Defining the constituencies a social venture supports seems like one of the simplest questions a social entrepreneur faces — after all bigger is better, right? In reality, it’s one of the most difficult and important questions to ask as you begin your journey as a changemaker — and it takes a lot of thought and hard choices to get it right.  So before you get started, read on for tips on how to clearly identify who is — and who is not — in your target group.

Why bigger isn't always better

It’s tempting to look at Facebook and how it now serves 1.23 Billion people and assume that their target group is, well, Earth,  That may be close to the case now, but remember that when they first launched, their service was open — only, open — to Harvard students.  Mark Zuckerberg’s target group was the group he knew best: his own fellow students in Cambridge.  Only after getting traction with them did they expand their target group — but they still did so methodically.  Next came students at a few more elite universities.  Then all college students.  Then *gasp* came adults.  But if Zuckerberg had initially identified his target group as ‘every human being with internet’ Facebook never could have properly served its initial target group and would have been a mediocre service perhaps serving many, but serving none well.

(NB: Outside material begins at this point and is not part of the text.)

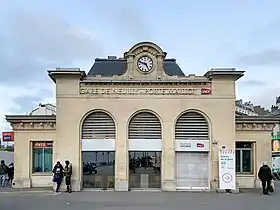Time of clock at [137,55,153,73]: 4:48
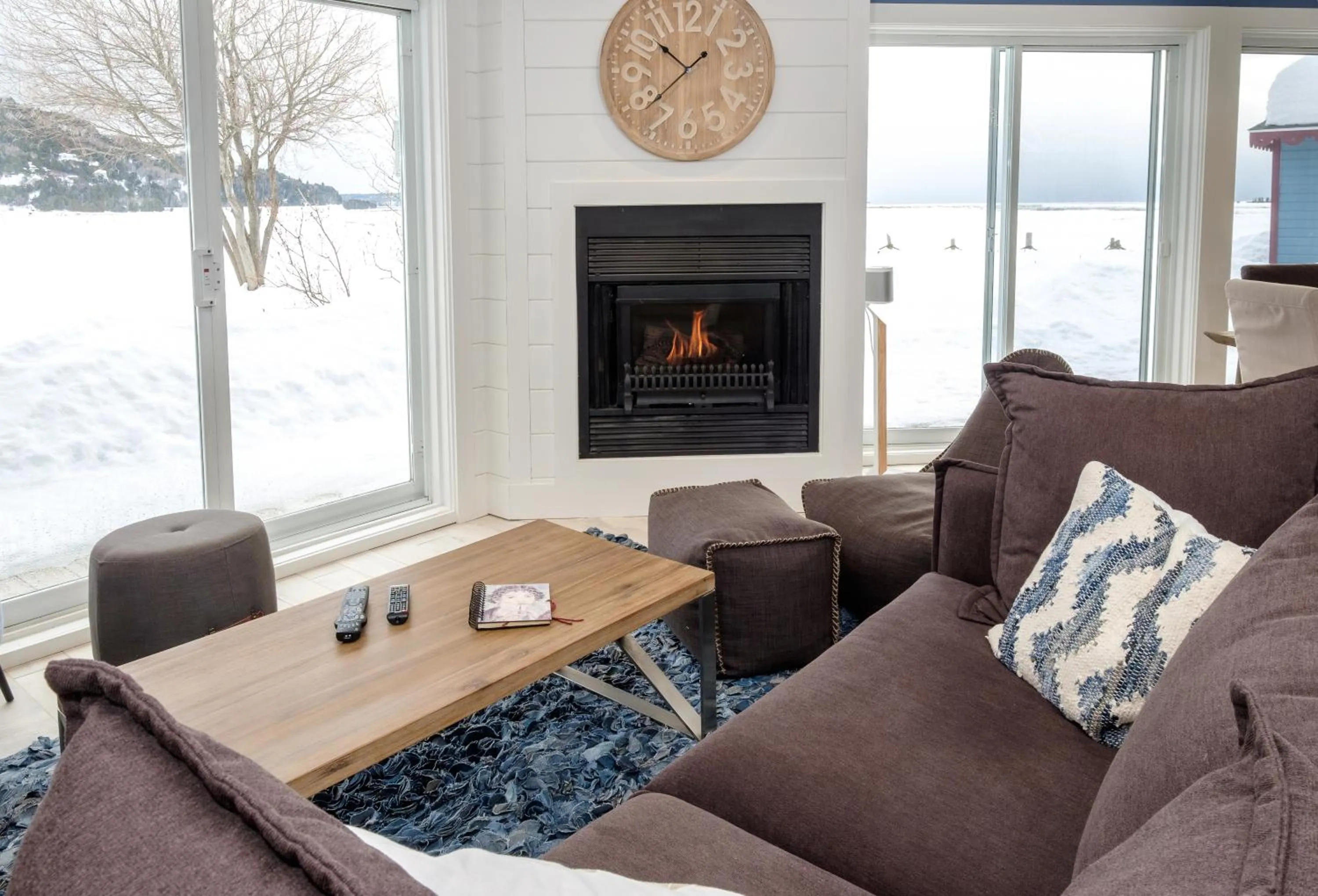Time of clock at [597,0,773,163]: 10:38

If that pressure is there for a dotcom startup, imagine the pressure on a social entrepreneur delivering a product or service with the aims of creating new futures for a community.  When it comes to community benefit organizations, it’s seductive to want to expand to anyone and everyone who could benefit from your work.  Which is precisely why you, as the changemaker, need to make the difficult decision on who your core target group is and who is not.  What does it mean to be in your tribe?  

Questions to ask yourself

One question I often ask the social entrepreneurs I work with in thinking through this question is what would happen if their budget got cut in half.  They no longer would have the resources to work with the same number of constituents — how would they decide with whom they would still work?  What characteristics define that target group?  Is it the group with the most to gain from the product?  Is it the constituencies that the entrepreneur best understands because she is part of that tribe?  Is it people only in a certain geography, or a certain age?  The answer to these questions depends on the values of of one’s organization — but what’s crucial is leaning into these questions, as challenging as they might be.

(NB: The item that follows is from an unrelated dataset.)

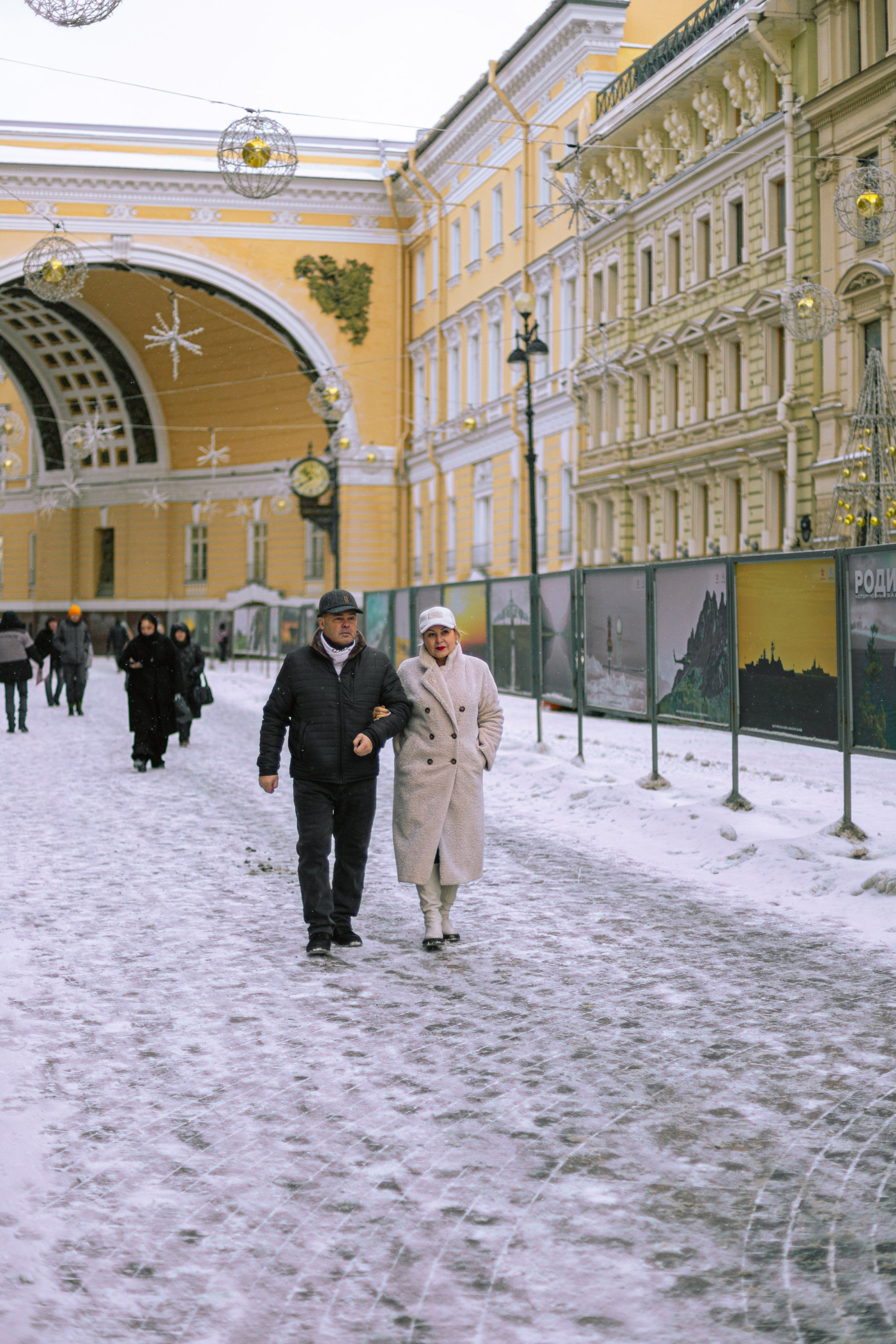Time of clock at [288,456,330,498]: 10:39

Target Groups and Social Entrepreneurship

I learned this personally with StartSomeGood, the crowdfunding site for changemakers I co-founded.  When we started, we naively defined our target group as: “Everyone!  Everyone who cares about social change!”  After all, our service helps people start good, and who doesn’t like starting good?  Target users? 7 Billion!  But when we launched, we quickly learned a number of lessons on focus — if we try to reach everyone, we end up reaching no one.  For our messages to resonate, and our product to fit the needs of someone, there has to actually be a ‘someone.’  As a result, we narrowed our approach to those who were starting projects, rather than supporting projects.  Then we focused in even further, identifying the exact type of social entrepreneurs we were best suited to support.  Our target group shrunk from a couple billion possible users to perhaps in the tens of thousands.  But once we did that, we could actually have confidence in being able to reach and successfully support our true target group.

Make no doubt, there is pressure from funders, investors, partners and boards to scale and support larger and larger target groups.  I observed the significance of focusing on one’s core target group while working at BUILD — an education non-profit which ‘ignites the potential of youth in under-resourced communities and equips them for high school, college and career success’ through teaching entrepreneurship.  BUILD goes in to the most under-resourced schools in the US to provide an experience-based curriculum.  But they don’t just define their target group as any student at those schools; they are hyper-focused on their opportunity for highest impact by working with students at the greatest at risk of dropping out.  It’s tempting to want to work with a broader section of students — including those that would otherwise be college bound — as it would help create even better success metrics.  But I really respect BUILD staying true to its core, supporting those students that would not otherwise have any similar support.  It’s a hard decision to make — saying who is and who is not part of a target group — but a great changemaker must be prepared to focus their organization just like BUILD does.

It’s totally fine to have a secondary target group — for instance if your target group is a particular subset of children, then it may make sense to have a secondary group be teachers (and selecting a secondary target group requires the same rigor as identifying a primary one).  But resist the temptation to go too broad and recognize the benefits that come from having a focused target group.  Are you working with newly arrived immigrants? Great!  Let’s figure out if it’s immigrants from a particular country, in which case you can increase your outreach by focusing on a specific language, or a specific community center.  Are you working to create the best tutoring program in the country?  Great, but let’s start by figuring out what you are teaching and to whom — after all your organization, marketing, and impact measurements are vastly different if you are teaching science to 8 year olds, or poetry to 16 year olds.

 In Tribes, Seth Godin Reminds us:

“Great leaders don't try to please everyone. Great leaders don't water down their message in order to make the tribe a bit bigger. Instead, they realize that a motivated, connected tribe in the midst of a movement is far more powerful than a larger group could ever be.” 

So, now it’s time for you to reflect on your target group, your tribe.  Once you figure out who they are (and who they are not), then — and only then — can you go about supporting and working with your tribe in the best possible way.